Monday 19 November 2012

A Brief History of Inventing Innovation


With today's breathless enthusiasm for innovation, it's hard to remember when, as far as the management literature was concerned, innovation was something that guys in white coats who worked for companies like DuPont did in the R&D lab. Expanding an existing business into new corporate territory, or corporate venturing, was called "diversification," not innovation. It is also hard to remember that before the 1980s, very little in the way of empirical evidence existed as to what companies should expect when they ventured into new territory. We had little theory and even less evidence to guide us. Most decisions executives made were based on their own experience or intuition (to be charitable) or on the basis of their pet projects and personal biases (to be a little less charitable).
E. Ralph Biggadike's breakthrough research on the realities of corporate venturing, reported in his 1979 HBR article, "The Risky Business of Diversification," therefore broke new ground by collecting actual data about what companies could expect as they explored new markets or extended their reach to new product categories.
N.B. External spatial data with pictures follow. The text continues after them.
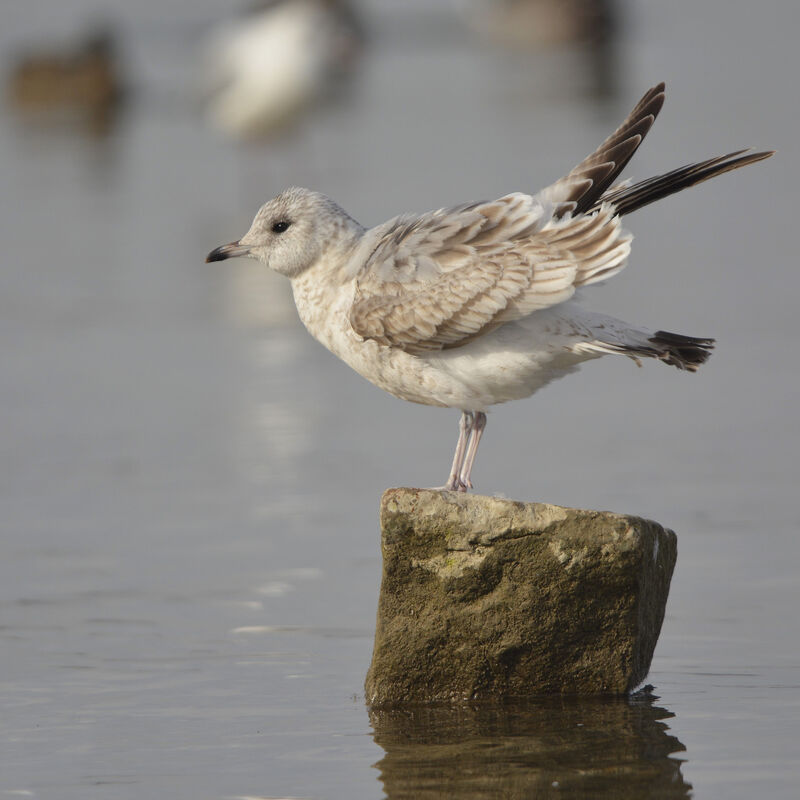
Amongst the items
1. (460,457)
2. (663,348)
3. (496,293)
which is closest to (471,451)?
(460,457)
It was in the mold of many classic HBR pieces of the day — using rigorous academic research to inform an interesting managerial question. Ralph used the then-new Profit Impact of Market Strategies (or PIMS) database and his own original research to create a sample of 68 ventures launched by 35 companies, mostly in industrial goods businesses. He examined the fates of these ventures (which had all survived for some time) to try to determine how long a company could expect to wait for them to be profitable, and how well they would ultimately do financially. One of his most significant conclusions was that "new ventures need, on the average, eight years before they reach profitability." Further, that it took another two to four years before the return on investment of the new businesses equated to returns from the existing businesses. At the time, interestingly, as now, executives often gave a fledgling business three years or so to prove themselves, after which they lost interest. It didn't make sense then, and makes even less sense now.
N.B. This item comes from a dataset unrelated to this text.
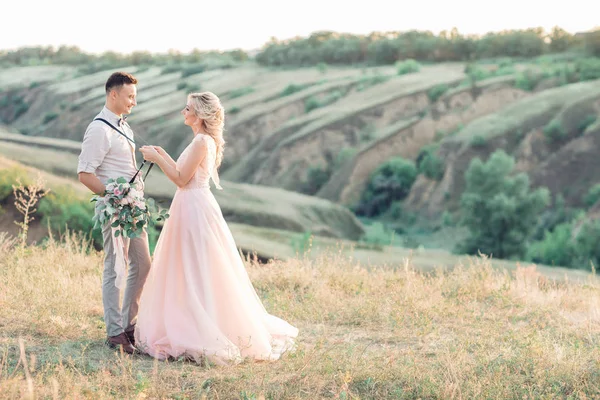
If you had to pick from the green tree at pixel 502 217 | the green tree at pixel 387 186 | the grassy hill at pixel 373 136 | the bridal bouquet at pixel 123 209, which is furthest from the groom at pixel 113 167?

I first read Ralph's article about ten years after it was first published. I had gone back to school after eight years in management to begin my own Ph.D. program at the Wharton School. I was fascinated by what I'd seen of just how hard it is to get large-scale organizations to adapt. This was an era in which the leaders of American businesses were first being confronted with forces which would cause barriers to entry to erode, technologies to move faster, and competitors to come from unexpected places. Japanese companies were only the first of many that had expanded into U.S. markets with devastating impacts on American industries as varied as automobiles, steel, textiles, and heavy manufacturing. Innovation, or venturing, was slowly working its way onto the leadership agenda. Ralph's article set me on a path of trying to understand the quirky, often completely irrational, and of course uncertain, process of corporate venturing. It was one of the foundational pieces for my own longitudinal dissertation work on how companies build new capabilities.
A lot has changed since that article was published, and I had to smile upon re-reading it to revisit ideas that have evolved since then in their original, fresh, new-to-the-world form. One is the primacy of market share. For instance, Ralph was critical of what he called "timid" target-setting by venture leaders which caused them to target relatively modest market shares in their launch plans. He argued that his data suggested that aggressive entry would lead to more rapid profitability, as long as growth in revenue exceeded growth in expenses. Today, we might be more forgiving of an experimental approach to new markets, often under the rubric of a learning or options view. Our vocabulary has also changed. Today, we talk about venturing, new business development, and innovation and we don't limit ourselves to industrial firms extending their reach into new product categories, but to all kinds of companies exploring new business models. Today, the creation of entirely new categories is taking place at a clip that was unthinkable then.
Years after I first encountered his work, I encountered the man. After a successful career as an academic, and then a senior executive at Becton Dickinson, Ralph decided to explore rejoining academia and teaching at Columbia Business School for his next act. I was thrilled to be one of the faculty members selected to speak with him to see if there could be a good fit. Our conversation took place in 1994, the year after I myself joined the Columbia faculty. I recall his enthusiasm for the recently published book Built to Last; he described how energizing it had been for his company's senior executive team to think about the vision for the company in a decades-long timeframe and in terms of core purpose. Ralph did join Columbia and became one of the most beloved teachers in our MBA program and a highly popular faculty leader of our executive programs. He was a mentor to more junior people and a constant advocate for the importance of the job of the general manager to the future of their organizations. I was deeply saddened to learn last month that Ralph had passed away. The impact of his ideas, however, endures.